Published in the October 6, 2015 edition.


WAKEFIELD — One of the two public works-related articles that may go before voters at Nov. 16 Regular Town Meeting would seek to borrow $2.5 million to help the town begin catching up with roadway maintenance and repairs.

The Advisory Board of Public Works last night voted to present the article for inclusion on the Town Meeting warrant.

DPW Director Richard Stinson stressed last night that he was not certain if the request would go through this year, as it would depend on the town’s overall financial picture. If it were to be approved, it would mean a 10-year bond that would be paid back at $250,000 per year out of tax levy.

Stinson said last night that the town is $10 million to $20 million behind in roadway maintenance and repair. The intent would be to seek $2.5 million a year for the next four to five years in an effort to catch up.

In the past year, several members of the Board of Selectmen have advocated appropriating more money to allow the DPW to increase the number of road miles that it can repave and maintain every year.

Stinson has long said that with the average lifespan of a roadway of about 15 years, the town should be resurfacing about six of its total of 90 road miles per year. But with the amount of Chapter 90 funds that the town receives from the state plus an extra $200,000 that the town has been adding in recent years, the DPW is lucky if it can do about three miles per year. Consequently, the town falls further behind each year.

The other Town Meeting article endorsed by the BPW last night related to funding the town’s infiltration/inflow removal program.

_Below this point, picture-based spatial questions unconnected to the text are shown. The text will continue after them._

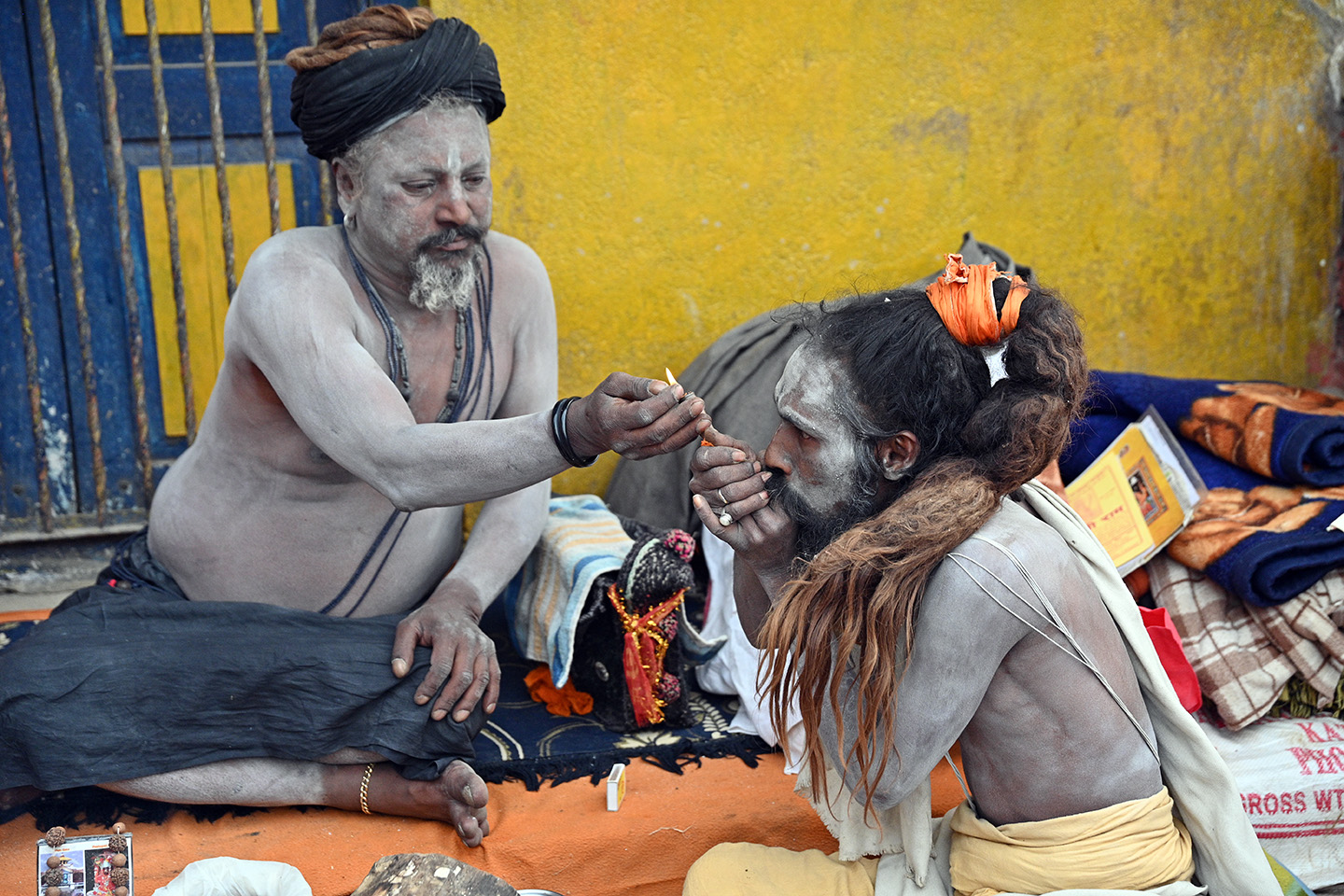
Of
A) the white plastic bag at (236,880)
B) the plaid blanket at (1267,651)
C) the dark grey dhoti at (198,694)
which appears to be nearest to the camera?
the white plastic bag at (236,880)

Inflow and infiltration are terms used to describe water that enters municipal sewer systems that should be handled by storm drains. The water enters either through improper connections or through cracks in underground sewer pipes. Groundwater entering the sanitary sewer system increases the amount of flow, can overload the system and increase the cost to ratepayers.

A proposed Town Meeting article would authorize the Board of Selectmen to apply for, receive and expend a grant/loan from the Massachusetts Water Resources Authority in the amount of $1,017,000 for the town to use for its infiltration/inflow removal program.

Stinson explained last night 75 percent of the amount sought, or $762,750 would be a grant. The other 25 percent ($254,250) would be a no-interest loan from the MWRA. The town would issue bonds or notes and pay back the loan over 10 years.

In other business, Stinson told the board that the water main work on Princess Street was coming along, although more slowly than anticipated. He said that crews ran into some difficulty at the Main Street end where he said that some of the utilities were very old. He said that a solution to the Main Street issue was figured out yesterday and he expected the work to be completed this month.


The board heard a number of water/sewer bill abatement requests last night. After reviewing some of the discrepancies between readings of old and new water meters, the board voted to explore the feasibility of bringing in an outside firm to help speed up completion of the DPW’s ongoing water meter replacement project.


Stinson said that he had only gotten one complaint about the reconfiguration of the Salem Street/Vernon Street intersection. He said most of the comments he’s heard have been favorable.

Stinson said that sidewalk and other work still remains to be done at the intersection.


Stinson was asked about the status of work to improve the intersection of Prospect and Cedar streets. Changes to the intersection were approved last year to address concerns that the left turn directly onto Cedar Street from Prospect Street was too sharp and too tight. The changes include widening Cedar Street near the intersection with Prospect Street and moving the curb at the northwest corner of the island. Moving that corner curbing back would make the left turn from Prospect Street onto Cedar Street much easier by decreasing the angle of the turn.

Stinson said that it would also involve moving a fire hydrant, which would probably be done before this winter with the remainder of the project tackled in the spring.


Stinson reported that bids for the sewer station upgrade project came in too high and the DPW will re-bid it in December.